I noticed in ASUS's product video that they removed the STRIX / Direct CU heatsink and there was nothing on the RAM modules. I get that there are large fans constantly passing air through the heatsink down onto the RAM. But, I thought this was always a point of failure for a lot of graphics cards--RAM dieing. I would have figured some sort of cheap-but-effective heatsinks would have been good for the longevity of the card. Are we now beyond needing to have heatsinks on GPU memory modules?

I know, "You'll upgrade before it matters." I'm getting more and more distant from gaming. I expect I'll be buying my last "high end" video card sometime within the next 5 years.
 
GDDR5 runs cool. You really don't need heatsinks on them.

The point of failure on most cards isn't the RAM modules themselves. It's either the VRMs, especially on bad aftermarket designs that do not cool the VRMs as well as the stock reference ones, or the integrated memory controller on the GPU itself. In both cases, overclocking and high voltages are usually the cause of the failure.

I wouldn't really be concerned about GDDR5 without a heatsink but I would closely examine the design of that heatsink to make sure it is actively cooling the VRMs.
 
Well for the 970, thus far only Gigabyte has true active cooling for the VRMs, as in there's actually a thermal pad that bridges the VRMs to the main heatsink.

Both Asus and MSI have semi-passive cooling in that there's a small secondary heatsink on the VRMs, but that secondary heatsink isn't directly connected to anything, and is only passively cooled by the fan blowing air over it.
 
Well for the 970, thus far only Gigabyte has true active cooling for the VRMs, as in there's actually a thermal pad that bridges the VRMs to the main heatsink.

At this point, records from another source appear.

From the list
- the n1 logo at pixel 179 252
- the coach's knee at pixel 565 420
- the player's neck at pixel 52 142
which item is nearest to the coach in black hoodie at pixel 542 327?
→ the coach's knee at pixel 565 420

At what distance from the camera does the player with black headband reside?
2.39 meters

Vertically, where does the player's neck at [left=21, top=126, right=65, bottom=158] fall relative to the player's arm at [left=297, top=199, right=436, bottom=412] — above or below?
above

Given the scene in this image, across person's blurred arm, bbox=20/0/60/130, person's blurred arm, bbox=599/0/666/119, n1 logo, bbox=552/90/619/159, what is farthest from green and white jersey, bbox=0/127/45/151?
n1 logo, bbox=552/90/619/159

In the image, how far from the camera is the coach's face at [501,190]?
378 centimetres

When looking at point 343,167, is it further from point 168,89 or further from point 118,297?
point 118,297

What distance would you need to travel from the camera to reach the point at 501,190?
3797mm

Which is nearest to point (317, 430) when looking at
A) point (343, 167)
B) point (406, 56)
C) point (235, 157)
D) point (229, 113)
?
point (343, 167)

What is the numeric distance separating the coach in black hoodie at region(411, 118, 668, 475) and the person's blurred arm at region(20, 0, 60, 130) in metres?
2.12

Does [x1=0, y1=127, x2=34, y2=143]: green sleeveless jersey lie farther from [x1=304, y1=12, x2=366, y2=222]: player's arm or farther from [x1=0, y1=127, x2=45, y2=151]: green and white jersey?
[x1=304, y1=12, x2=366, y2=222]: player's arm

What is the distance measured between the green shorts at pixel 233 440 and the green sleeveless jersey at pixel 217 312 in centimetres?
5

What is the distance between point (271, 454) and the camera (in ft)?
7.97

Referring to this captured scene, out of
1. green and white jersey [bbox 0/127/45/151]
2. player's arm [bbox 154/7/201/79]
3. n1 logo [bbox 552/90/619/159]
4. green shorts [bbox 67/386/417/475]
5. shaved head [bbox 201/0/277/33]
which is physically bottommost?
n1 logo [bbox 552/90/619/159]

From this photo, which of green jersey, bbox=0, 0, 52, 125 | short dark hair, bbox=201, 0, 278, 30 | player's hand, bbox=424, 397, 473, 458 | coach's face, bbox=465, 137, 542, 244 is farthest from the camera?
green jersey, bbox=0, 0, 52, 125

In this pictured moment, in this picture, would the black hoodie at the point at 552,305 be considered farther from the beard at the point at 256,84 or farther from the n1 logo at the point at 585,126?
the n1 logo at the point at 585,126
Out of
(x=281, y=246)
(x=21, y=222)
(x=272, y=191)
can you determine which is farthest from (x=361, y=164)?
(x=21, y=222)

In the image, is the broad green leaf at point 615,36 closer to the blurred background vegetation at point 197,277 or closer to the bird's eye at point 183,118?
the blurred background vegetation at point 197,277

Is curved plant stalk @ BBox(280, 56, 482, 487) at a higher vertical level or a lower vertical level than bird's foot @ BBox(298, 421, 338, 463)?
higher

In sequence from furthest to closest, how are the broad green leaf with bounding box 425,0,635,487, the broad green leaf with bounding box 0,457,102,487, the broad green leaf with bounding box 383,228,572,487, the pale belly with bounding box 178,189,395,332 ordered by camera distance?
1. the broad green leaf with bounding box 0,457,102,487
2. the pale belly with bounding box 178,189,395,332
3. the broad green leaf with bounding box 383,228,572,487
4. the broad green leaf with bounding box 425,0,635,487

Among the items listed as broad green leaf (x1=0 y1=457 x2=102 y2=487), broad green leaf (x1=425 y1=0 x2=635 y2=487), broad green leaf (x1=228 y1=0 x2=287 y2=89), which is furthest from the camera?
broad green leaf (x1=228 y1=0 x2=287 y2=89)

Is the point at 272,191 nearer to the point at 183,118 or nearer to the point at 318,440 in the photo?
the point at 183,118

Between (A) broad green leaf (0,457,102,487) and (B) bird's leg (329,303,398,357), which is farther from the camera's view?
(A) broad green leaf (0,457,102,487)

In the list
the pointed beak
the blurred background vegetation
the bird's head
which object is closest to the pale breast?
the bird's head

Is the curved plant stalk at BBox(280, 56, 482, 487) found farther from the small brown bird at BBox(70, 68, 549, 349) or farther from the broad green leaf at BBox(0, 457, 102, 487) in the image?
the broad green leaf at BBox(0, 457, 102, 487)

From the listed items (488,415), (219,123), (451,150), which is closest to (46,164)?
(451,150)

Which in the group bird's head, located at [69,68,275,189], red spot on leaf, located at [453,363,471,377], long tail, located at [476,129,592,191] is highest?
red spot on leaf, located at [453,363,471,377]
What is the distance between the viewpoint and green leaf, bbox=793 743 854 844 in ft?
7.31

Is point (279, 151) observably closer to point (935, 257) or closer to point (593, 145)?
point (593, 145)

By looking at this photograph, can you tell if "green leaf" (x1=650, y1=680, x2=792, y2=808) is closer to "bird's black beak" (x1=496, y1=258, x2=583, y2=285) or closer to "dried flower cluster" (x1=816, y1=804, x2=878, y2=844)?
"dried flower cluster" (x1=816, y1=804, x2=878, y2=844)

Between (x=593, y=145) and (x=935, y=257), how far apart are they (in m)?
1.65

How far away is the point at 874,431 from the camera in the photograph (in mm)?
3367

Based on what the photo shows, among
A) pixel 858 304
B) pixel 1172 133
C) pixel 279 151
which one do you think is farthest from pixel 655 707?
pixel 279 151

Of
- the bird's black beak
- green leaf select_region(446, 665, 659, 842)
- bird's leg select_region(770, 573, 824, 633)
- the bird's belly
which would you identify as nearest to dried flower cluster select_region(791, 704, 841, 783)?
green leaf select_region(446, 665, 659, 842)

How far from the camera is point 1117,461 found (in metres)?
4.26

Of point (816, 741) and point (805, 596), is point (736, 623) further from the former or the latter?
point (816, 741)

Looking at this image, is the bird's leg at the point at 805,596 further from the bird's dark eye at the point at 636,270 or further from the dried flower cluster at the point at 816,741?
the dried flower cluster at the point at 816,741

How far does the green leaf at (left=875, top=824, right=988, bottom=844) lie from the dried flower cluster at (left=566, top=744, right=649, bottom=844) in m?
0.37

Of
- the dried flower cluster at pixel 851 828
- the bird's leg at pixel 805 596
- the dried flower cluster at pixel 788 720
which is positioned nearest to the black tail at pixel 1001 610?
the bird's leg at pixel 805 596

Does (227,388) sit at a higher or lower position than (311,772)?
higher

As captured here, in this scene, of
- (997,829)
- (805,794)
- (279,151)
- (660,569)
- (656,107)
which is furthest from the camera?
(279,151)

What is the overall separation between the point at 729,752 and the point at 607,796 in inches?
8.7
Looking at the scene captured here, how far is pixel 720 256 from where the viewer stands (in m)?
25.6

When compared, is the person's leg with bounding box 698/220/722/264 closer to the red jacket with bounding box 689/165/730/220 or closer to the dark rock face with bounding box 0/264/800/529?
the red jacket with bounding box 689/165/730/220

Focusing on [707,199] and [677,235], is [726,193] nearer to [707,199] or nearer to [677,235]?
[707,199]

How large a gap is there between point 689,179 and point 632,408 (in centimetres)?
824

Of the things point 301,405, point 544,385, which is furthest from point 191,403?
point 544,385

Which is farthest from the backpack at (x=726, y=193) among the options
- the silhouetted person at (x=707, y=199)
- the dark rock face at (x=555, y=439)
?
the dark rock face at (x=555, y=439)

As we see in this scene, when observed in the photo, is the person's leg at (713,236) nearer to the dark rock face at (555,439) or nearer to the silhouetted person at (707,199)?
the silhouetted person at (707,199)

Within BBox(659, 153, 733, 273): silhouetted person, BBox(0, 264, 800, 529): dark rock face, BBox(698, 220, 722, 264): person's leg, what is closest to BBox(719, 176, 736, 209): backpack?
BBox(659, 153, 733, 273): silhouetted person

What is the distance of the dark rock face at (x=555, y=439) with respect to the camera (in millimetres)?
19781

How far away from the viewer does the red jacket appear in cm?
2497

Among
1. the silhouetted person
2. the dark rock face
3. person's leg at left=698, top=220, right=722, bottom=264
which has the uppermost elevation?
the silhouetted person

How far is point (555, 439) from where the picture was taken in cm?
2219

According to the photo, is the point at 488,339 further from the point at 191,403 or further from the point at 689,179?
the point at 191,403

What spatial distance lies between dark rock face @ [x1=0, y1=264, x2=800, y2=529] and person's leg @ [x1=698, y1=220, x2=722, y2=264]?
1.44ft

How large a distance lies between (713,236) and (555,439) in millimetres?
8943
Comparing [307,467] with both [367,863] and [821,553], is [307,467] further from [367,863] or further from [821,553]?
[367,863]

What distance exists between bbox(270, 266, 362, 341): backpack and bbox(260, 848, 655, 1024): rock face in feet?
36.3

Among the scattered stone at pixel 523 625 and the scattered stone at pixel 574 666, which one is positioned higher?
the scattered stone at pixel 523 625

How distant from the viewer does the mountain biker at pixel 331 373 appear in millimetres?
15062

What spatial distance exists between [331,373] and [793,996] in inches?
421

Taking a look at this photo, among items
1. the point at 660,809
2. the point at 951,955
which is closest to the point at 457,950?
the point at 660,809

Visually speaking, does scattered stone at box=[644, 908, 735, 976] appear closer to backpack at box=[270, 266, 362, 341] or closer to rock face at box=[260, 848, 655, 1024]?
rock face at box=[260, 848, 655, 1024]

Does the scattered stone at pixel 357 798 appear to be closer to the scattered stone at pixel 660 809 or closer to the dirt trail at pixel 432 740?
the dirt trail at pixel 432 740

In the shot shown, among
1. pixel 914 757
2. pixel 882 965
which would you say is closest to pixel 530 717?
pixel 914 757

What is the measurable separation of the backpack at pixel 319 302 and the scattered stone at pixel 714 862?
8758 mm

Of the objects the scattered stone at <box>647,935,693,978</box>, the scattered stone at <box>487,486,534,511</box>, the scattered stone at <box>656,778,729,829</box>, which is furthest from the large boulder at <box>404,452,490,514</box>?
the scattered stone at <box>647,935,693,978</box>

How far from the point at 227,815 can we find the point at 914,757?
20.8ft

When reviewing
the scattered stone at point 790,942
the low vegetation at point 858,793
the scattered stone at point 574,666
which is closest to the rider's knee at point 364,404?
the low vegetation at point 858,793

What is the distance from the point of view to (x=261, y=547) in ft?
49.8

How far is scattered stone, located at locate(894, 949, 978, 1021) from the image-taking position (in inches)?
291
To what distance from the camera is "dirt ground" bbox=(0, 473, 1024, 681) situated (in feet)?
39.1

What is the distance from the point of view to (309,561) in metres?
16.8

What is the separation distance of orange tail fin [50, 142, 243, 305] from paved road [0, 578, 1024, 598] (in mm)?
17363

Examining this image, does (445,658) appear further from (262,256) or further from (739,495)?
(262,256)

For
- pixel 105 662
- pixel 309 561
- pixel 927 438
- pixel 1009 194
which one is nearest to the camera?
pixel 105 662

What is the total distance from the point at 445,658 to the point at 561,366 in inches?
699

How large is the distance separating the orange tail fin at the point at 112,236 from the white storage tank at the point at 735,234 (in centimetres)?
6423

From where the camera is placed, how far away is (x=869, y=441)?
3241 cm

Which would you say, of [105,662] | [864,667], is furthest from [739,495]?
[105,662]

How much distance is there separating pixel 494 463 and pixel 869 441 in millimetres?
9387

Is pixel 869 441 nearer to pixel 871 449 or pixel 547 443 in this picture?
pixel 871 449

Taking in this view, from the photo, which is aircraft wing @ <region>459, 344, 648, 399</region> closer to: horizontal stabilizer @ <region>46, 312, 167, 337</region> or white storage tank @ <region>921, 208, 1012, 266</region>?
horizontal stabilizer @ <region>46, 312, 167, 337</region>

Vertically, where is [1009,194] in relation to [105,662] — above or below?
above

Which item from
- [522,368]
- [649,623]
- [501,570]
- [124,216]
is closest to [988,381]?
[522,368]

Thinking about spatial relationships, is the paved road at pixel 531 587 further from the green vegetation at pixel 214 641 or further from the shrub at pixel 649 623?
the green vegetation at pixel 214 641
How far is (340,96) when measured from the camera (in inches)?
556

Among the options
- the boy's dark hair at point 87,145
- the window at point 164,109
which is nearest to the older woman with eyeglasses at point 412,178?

Both Asus and MSI have semi-passive cooling in that there's a small secondary heatsink on the VRMs, but that secondary heatsink isn't directly connected to anything, and is only passively cooled by the fan blowing air over it.
As long as there is a heatsink attached to the VRMs that is appropriately sized and has a decent amount of airflow over it, it should be okay. It's not as good as having the VRMs physically contacting the main heatsink (in most cases) but when I used an Accelero Xtreme 3 which had the same design (smaller heatsinks on the VRMs, cooled by the main fans) the VRM temperatures were safe.
 
Well if the temps weren't safe that would be a design flaw wouldn't it. ;)

But yeah if you're not doing anything unreasonable the default cooling solution is fine. Although I would like to point out the difference between active and semi-passive cooling is 20C or more.
 
Well for the 970, thus far only Gigabyte has true active cooling for the VRMs, as in there's actually a thermal pad that bridges the VRMs to the main heatsink.

Both Asus and MSI have semi-passive cooling in that there's a small secondary heatsink on the VRMs, but that secondary heatsink isn't directly connected to anything, and is only passively cooled by the fan blowing air over it.

Yeah, I have given thought to the Gigabyte cards as well.

The way I'm looking at it, I've owned mostly reference design video cards. GTX 8880, 280, 480, and AMD 7970. All have had massive coil whine, and loud ass fans...Didn't bother me at the time. But these days, I'm ready for a quiet computer. Seems like a non-reference video card is the way to go in that regard.